2, 5-bis (2-ethylhexyl) -3, 6-bis (5-trimethyltin) -pyrrolopyrroledione (120mg, 0.1mmol), the compound represented by the formula (2) (1g, 0.24mmol), tetrakistriphenylphosphine palladium (5.8mg, 0.005mmol) were dissolved in toluene and reacted in the absence of water and oxygen. The reaction temperature was 120 ℃ and the reaction time was 36 hours. After completion of the reaction, the reaction solution was cooled to room temperature. The reaction solution was poured into 150mL of anhydrous methanol, followed by suction filtration to obtain a crude product. The crude product was dissolved in chloroform and purified on a silica gel column (silica gel 80-100 mesh). The collected chloroform solution was distilled under reduced pressure, and the obtained solid was dissolved in chloroform as little as possible, and then added to 120mL of anhydrous methanol, followed by suction filtration and vacuum drying to obtain 283mg of a dark green solid of a water-soluble fluorescent conjugated molecule represented by the formula (3) in a yield of about 60%.

FIG. 1 is an absorption spectrum of a fluorescent molecule obtained in examples 1, 2, 3 and 4 in water and chloroform, FIG. 2 is a fluorescence spectrum of a fluorescent molecule obtained in examples 1, 2, 3 and 4 in water and chloroform, and FIG. 3 is a nuclear magnetic spectrum of a fluorescent molecule obtained in examples 1, 2, 3 and 4. Fig. 1, 2 show the optical properties of the fluorescent molecule, and fig. 3 demonstrates the successful synthesis of the fluorescent molecule.

Application example 1

Covering a capillary tube filled with a fluorescent molecular aqueous solution with pork slices, and then carrying out near-infrared first-region imaging and near-infrared second-region imaging on the capillary tube. The two imaging modes are compared by increasing the thickness of the biological tissue by increasing the number of pork slices. The results show that the tissue penetration depth using the near infrared two-zone imaging mode is above 5mm, whereas the tissue penetration depth using the near infrared one-zone imaging mode is only 3 mm. The thickness of the pork slices was averaged over ten total slices, averaging 1mm per slice. Fig. 4 is a comparison of the imaging effect of the near-infrared two-region and the near-infrared one-region in application example 1, and illustrates the superiority of the fluorescent molecules of the present application in imaging the near-infrared two-region, i.e. deeper tissue penetration.

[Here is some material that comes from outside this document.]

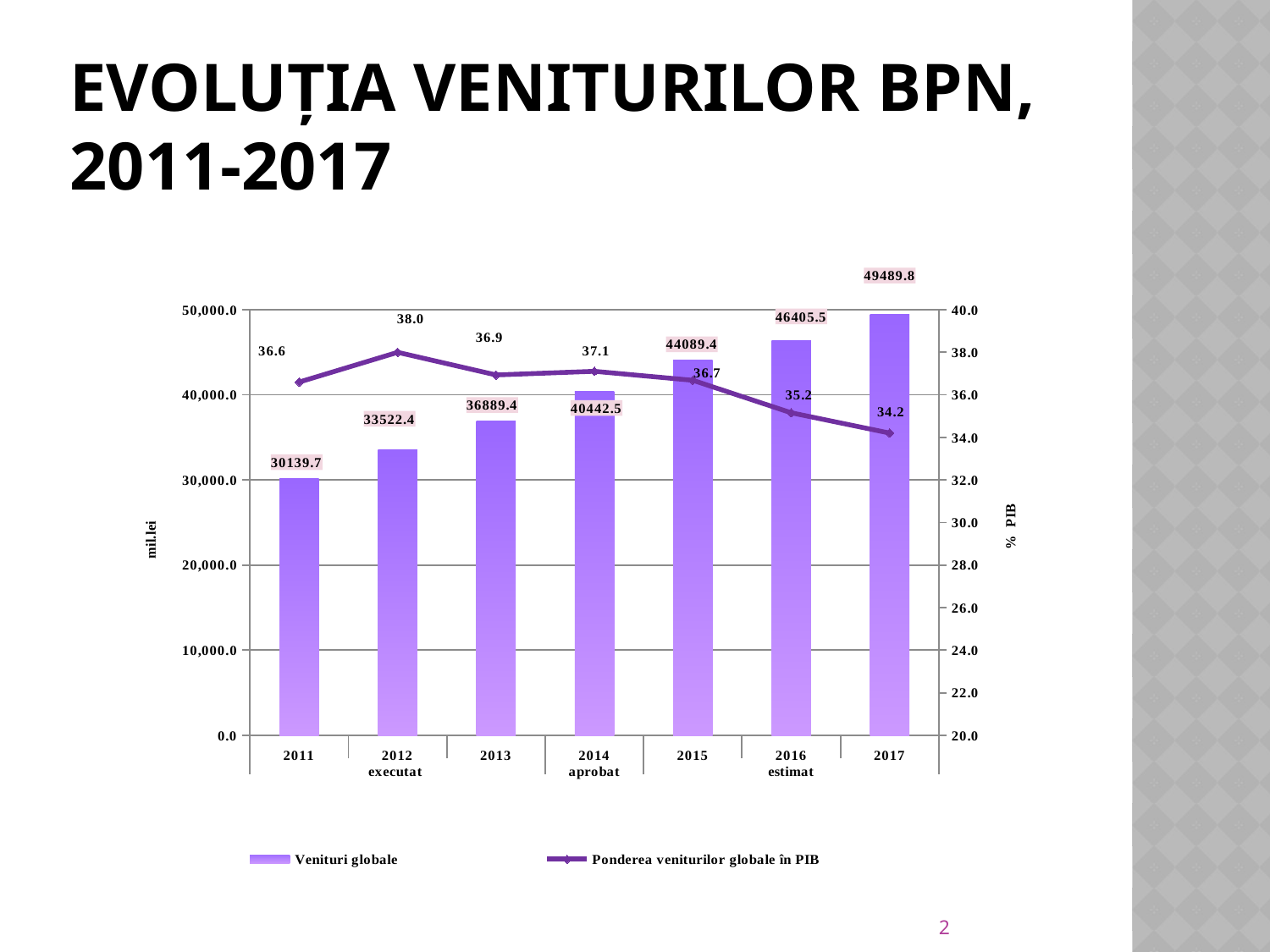
What is the difference between the Venituri globale values for 2017 and 2016? 3084.3 Which year has the lowest Ponderea veniturilor globale în PIB value? 2017 How many series does the legend list? 2 Is the Venituri globale value for 2014 greater or less than 40,000.0? greater Which year has the highest Venituri globale value? 2017 What is the value of Venituri globale for 2017? 49489.8 Which is larger, the Ponderea veniturilor globale în PIB value for 2013 or for 2014? 2014 What is the Ponderea veniturilor globale în PIB value for 2012? 38.0 What is the Ponderea veniturilor globale în PIB value for 2016? 35.2 What is the value of Venituri globale for 2011? 30139.7 How many years are shown on the x axis? 7 Does the Ponderea veniturilor globale în PIB line rise or fall from 2014 to 2017? fall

It should be understood that the above examples are only for clarity of illustration and are not intended to limit the embodiments. Other variations and modifications will be apparent to persons skilled in the art in light of the above description. And are neither required nor exhaustive of all embodiments. And obvious variations or modifications therefrom are within the scope of the invention.